==== EXTRACT ====
How much memory/cpu/disk was used in run?

simleo commented 1 year ago

First thing is knowing what we're going to model. What does each workflow manager already provide? What could be added that's missing, and how hard would be to do that?

More generally, we need to know about any information / logging data (and how structured it is) provided by the framework that runs the workflow, not just resource usage: timestamps, user info, containerization, etc. Another useful categorization is what's available by default and what needs to be explicitly activated (e.g., user info in cwltool).

mr-c commented 1 year ago

cwltool tracks peak memory usage; and start & stop tips for jobs & steps We don't currently track peak disk usage, nor CPU time (but both could be added)

simleo commented 1 year ago

Discussed with @ilveroluca earlier this morning. One source of confusion was my suggestion of memoryRequirements or storageRequirements for the property names, which was not consistent with the question "How much memory/cpu/disk was used in run". I have now removed that suggestion from the issue's description.

That's not to say that such indications are not useful: they are quite useful to those who want reproduce the run, since they allow to plan ahead, but they've got nothing to do with what happened during the run. Such indications don't come from the observation of a single run, but rather from the experience (or -- even better -- statistics) of the author(s) or anyone who's worked with the application in various scenarios. They are part of prospective, not retrospective provenance, so we should expect them to come from the workflow's author / maintainer. Indeed, CWL has ResourceRequirement for this purpose. I've now opened #32 to track this.

Here, instead, we are focusing on resource usage information for the specific run described in the crate, such as the peak memory usage mentioned by Michael. This isn't just useful to enrich the metadata about the run: it might be the only hint available in all cases where requirements as discussed above are not available (which I expect to be the majority: even when they are known, the authors might not take the time to provide them); additionally, with a sufficiently large number of runs, it could be used to get a good estimate of the general requirements.
==== INFORMATION GIVEN ====
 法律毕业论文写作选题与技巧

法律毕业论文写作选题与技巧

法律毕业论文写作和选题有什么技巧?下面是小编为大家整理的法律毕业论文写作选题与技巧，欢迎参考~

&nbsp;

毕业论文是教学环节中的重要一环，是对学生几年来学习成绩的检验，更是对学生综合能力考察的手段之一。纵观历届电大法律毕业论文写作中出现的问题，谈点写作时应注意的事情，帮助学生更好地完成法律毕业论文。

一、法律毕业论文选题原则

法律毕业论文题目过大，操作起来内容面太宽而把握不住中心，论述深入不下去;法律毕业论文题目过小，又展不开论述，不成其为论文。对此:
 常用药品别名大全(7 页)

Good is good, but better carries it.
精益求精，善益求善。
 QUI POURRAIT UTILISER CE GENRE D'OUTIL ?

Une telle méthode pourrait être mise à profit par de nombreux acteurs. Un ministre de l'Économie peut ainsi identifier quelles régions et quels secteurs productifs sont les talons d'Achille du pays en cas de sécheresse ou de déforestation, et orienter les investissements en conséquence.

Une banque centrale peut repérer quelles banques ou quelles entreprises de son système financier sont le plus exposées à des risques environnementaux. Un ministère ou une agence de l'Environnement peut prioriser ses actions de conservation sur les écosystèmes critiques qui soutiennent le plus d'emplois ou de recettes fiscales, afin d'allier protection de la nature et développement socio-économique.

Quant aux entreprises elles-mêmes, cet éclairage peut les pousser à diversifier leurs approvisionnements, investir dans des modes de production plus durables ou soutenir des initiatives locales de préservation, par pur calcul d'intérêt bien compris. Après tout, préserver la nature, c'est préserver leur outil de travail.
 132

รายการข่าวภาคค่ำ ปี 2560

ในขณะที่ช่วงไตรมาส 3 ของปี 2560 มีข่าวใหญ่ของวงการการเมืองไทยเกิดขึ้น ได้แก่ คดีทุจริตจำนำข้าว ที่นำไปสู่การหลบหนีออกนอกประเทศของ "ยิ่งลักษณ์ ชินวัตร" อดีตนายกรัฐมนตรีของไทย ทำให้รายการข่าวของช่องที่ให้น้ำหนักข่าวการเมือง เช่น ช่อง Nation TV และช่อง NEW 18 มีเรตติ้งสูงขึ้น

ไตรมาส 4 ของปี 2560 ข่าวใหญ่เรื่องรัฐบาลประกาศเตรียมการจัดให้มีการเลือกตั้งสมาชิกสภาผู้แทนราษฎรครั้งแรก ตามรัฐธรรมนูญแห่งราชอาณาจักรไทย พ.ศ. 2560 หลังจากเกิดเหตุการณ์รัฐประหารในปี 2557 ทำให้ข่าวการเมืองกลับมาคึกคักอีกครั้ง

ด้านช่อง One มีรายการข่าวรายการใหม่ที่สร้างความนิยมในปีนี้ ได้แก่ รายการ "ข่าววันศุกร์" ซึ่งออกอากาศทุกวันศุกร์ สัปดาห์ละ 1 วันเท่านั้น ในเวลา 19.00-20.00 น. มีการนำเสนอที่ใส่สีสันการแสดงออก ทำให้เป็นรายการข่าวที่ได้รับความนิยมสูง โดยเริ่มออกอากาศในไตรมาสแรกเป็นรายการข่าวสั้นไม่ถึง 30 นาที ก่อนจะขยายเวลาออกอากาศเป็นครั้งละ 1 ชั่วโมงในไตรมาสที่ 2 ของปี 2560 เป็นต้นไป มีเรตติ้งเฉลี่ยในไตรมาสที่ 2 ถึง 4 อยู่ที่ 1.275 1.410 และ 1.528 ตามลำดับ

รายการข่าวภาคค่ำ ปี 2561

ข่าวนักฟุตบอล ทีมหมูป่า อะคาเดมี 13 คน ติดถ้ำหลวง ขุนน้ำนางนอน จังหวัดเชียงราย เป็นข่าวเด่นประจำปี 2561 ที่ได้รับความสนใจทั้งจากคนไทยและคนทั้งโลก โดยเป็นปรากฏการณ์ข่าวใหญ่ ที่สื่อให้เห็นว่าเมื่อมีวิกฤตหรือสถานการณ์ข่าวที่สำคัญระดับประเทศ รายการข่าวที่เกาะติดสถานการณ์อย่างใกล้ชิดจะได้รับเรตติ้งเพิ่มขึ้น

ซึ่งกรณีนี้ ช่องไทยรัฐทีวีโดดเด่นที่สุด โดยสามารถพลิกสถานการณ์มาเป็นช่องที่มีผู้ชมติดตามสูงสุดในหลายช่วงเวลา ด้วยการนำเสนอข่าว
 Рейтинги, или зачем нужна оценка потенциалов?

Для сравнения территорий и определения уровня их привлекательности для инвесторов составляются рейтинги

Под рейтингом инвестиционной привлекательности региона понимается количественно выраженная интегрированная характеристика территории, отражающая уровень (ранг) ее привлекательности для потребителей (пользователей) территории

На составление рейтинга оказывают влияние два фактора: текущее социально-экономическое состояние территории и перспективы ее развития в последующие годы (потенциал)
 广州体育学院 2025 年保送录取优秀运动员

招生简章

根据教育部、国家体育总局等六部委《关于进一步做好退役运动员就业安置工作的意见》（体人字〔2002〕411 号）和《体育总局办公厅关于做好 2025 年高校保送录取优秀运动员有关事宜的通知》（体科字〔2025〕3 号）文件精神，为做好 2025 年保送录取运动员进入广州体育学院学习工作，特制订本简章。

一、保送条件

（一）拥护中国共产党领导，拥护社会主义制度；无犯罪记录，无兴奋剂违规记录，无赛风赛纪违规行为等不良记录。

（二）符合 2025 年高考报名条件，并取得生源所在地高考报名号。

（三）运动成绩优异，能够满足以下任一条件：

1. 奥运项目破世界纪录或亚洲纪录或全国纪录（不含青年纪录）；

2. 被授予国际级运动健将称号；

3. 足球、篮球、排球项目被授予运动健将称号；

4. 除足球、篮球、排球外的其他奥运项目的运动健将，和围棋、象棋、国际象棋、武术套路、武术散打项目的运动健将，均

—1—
====
- **TASKS**
1/ Name the examples the thread gives of information, beyond resource usage, that the framework running a workflow might provide.
2/ Extract the passage of the thread from "More generally, we" to "info in cwltool).", keeping every word unchanged.

- **ANSWERS FOR THIS EXERCISE**
1/ Timestamps, user info, containerization

2/
More generally, we need to know about any information / logging data (and how structured it is) provided by the framework that runs the workflow, not just resource usage: timestamps, user info, containerization, etc. Another useful categorization is what's available by default and what needs to be explicitly activated (e.g., user info in cwltool).